Exercise goal:
Copy the records below word for word, from the line that contains "What is the distance of" up to and including the line that contains "44.9 meters".

━━━ Input material

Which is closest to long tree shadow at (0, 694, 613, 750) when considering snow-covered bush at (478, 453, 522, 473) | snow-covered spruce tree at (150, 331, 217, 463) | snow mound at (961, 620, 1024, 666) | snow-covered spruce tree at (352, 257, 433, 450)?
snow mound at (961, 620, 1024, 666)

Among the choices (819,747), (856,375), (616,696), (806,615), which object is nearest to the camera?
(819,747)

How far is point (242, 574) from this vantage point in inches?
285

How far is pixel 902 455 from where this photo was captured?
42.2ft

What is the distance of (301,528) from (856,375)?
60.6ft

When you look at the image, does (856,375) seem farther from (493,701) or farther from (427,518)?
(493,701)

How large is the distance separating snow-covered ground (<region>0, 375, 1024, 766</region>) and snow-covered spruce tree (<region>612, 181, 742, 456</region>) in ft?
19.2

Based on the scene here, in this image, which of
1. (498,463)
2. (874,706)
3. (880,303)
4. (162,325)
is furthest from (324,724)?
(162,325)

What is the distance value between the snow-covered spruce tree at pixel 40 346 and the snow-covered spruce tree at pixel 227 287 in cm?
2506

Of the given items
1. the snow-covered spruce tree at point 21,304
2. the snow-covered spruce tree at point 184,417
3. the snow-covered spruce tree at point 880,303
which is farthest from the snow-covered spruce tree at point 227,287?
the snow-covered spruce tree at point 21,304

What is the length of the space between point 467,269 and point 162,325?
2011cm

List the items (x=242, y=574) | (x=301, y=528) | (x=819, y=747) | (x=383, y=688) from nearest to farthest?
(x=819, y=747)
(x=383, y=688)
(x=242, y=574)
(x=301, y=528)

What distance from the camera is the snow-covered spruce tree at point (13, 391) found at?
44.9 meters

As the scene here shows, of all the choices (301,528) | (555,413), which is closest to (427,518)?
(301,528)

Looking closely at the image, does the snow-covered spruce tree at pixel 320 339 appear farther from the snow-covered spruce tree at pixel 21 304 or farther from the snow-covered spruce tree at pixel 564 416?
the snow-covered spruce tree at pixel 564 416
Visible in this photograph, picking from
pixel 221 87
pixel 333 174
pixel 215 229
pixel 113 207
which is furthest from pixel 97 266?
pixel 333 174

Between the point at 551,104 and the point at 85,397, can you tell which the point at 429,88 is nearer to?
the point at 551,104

━━━━━━

Response to the exercise:
What is the distance of (301,528) from (856,375)?
60.6ft

When you look at the image, does (856,375) seem farther from (493,701) or farther from (427,518)?
(493,701)

How large is the distance separating snow-covered ground (<region>0, 375, 1024, 766</region>) and snow-covered spruce tree (<region>612, 181, 742, 456</region>) in ft?
19.2

Based on the scene here, in this image, which of
1. (498,463)
2. (874,706)
3. (880,303)
4. (162,325)
is furthest from (324,724)?
(162,325)

What is the distance value between the snow-covered spruce tree at pixel 40 346 and the snow-covered spruce tree at pixel 227 287 in cm?
2506

Of the given items
1. the snow-covered spruce tree at point 21,304
2. the snow-covered spruce tree at point 184,417
3. the snow-covered spruce tree at point 880,303
which is farthest from the snow-covered spruce tree at point 227,287?
the snow-covered spruce tree at point 21,304

What is the length of the space between point 467,269 and point 162,325?
2011cm

List the items (x=242, y=574) | (x=301, y=528) | (x=819, y=747) | (x=383, y=688) from nearest to farthest?
(x=819, y=747)
(x=383, y=688)
(x=242, y=574)
(x=301, y=528)

What distance from the camera is the snow-covered spruce tree at point (13, 391) found at?
44.9 meters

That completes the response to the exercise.